Abstract:In many applications, signal denoising is often the first pre-processing step before any subsequent analysis or learning task. In this paper, we propose to apply a deep learning denoising model inspired by a signal processing, a learnable version of wavelet packet transform. The proposed algorithm has signficant learning capabilities with few interpretable parameters and has an intuitive initialisation.

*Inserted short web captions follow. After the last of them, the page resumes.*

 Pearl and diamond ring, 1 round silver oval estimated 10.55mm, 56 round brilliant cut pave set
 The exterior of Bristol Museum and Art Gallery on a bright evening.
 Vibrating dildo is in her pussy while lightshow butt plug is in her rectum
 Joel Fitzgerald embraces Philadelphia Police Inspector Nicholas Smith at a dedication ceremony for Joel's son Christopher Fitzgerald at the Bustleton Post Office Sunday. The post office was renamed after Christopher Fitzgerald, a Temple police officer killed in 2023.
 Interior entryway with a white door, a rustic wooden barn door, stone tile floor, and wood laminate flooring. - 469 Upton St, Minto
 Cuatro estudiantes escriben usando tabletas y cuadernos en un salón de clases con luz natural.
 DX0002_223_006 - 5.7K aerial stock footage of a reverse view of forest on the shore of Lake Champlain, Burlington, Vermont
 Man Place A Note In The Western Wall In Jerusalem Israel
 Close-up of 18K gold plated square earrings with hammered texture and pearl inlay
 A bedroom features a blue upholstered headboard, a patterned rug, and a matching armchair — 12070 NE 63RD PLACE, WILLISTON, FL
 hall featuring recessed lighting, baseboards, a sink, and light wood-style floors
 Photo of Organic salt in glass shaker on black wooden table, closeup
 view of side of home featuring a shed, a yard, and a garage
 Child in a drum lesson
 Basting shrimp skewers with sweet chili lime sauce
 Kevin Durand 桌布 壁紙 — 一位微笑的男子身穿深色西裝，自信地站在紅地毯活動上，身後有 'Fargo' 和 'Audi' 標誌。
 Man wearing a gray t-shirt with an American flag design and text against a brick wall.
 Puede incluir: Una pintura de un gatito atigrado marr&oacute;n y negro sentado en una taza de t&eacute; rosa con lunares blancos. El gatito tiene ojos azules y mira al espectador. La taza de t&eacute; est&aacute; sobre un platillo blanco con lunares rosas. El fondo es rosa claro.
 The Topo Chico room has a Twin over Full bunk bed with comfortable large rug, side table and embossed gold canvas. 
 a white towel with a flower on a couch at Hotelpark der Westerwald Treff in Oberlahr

We propose a post-learning modification of the parameters to adapt the denoising to different noise levels. We evaluate the performance of the proposed methodology on two case studies and compare it to other state of the art approaches, including wavelet schrinkage denoising, convolutional neural network, autoencoder and U-net deep models. The first case study is based on designed functions that have typically been used to study denoising properties of the algorithms. The second case study is an audio background removal task. We demonstrate how the proposed algorithm relates to the universality of signal processing methods and the learning capabilities of deep learning approaches. In particular, we evaluate the obtained denoising performances on structured noisy signals inside and outside the classes used for training. In addition to having good performance in denoising signals inside and outside to the training class, our method shows to be particularly robust when different noise levels, noise types and artifacts are added.